The Dominican Republic's internal water resources per capita is 2,430 cubic meters, which is below the average for Central American and the Caribbean region, 6,645. Current water demand of 10 billion m^{3} represents 44 percent of total available freshwater resources. According to the World Bank only Barbados, the DR, Mexico, and Peru exceed 10 percent demand in the Latin America and Caribbean region. Water scarcity is reflected in increasing competition for surface water allocation and unsustainable groundwater abstraction.
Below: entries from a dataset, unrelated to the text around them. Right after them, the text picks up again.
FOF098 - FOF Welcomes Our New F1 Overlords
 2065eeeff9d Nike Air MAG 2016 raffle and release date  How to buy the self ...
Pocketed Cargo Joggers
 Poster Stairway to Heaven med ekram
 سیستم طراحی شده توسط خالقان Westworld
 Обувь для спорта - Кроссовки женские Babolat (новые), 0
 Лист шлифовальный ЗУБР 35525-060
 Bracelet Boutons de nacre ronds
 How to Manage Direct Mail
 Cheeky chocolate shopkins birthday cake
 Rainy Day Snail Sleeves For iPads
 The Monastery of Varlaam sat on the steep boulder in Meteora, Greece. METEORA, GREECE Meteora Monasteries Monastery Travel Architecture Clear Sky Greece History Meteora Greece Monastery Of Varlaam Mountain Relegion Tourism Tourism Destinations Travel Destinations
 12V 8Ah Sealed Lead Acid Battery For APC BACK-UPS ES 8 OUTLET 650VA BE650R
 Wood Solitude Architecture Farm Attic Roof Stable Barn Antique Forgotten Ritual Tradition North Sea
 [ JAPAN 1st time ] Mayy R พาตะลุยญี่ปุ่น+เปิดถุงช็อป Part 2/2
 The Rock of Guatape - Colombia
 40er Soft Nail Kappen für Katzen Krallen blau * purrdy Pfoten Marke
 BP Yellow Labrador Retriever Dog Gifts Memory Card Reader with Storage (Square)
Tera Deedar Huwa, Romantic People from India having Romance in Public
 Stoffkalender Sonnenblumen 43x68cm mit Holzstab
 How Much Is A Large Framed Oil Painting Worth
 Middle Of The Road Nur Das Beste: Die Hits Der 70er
Characteristics of the drainage basins
| Watershed | River basin | Drainage surface (km^{2}) | Average annual rainfall (mm) | Average annual run off (billion m^{3}/year) (1) |
| Caribbean | Bahoruco Mountains | 2,814 | 750–2,000 | 9,500 |
| Yaque del Sur River | 5,345 | 700–1,500 |
| Azua, Bani, San Cristobal | 4,460 | 750–2,000 |
| Ozama River | 2,706 | 1,400-2,250 |
| San Pedro de Marcoris and La Romana | 4,629 | 1,000-2,250 |
| Higuey | 2,207 | 1,000-1,750 |
| Atlantic | Miches and Sabana del Mar | 2,265 | 200-2700 | 10,480 |
| Samana Peninsula | 854 | N/A |
| Northern coastal zone | 4,266 | 1,000-2,300 |
| Yuna River | 5,630 | 1,170-2,250 |
| Yaque del Norte River | 7,053 | 500–2,000 |
| Dajabon River | 858 | 750–2,000 |
| Haiti | Artibonite River | 2,653 | 1,200-2,000 | 1,015 |
| Enriquillo | Lake Enriquillo | 3,048 | 600-750 | (2) |
| Total |  | 48,730 | 1,500 | 20,995 |

Source: Food and Agriculture Organization
(1) Total run off including superficial and groundwater run off.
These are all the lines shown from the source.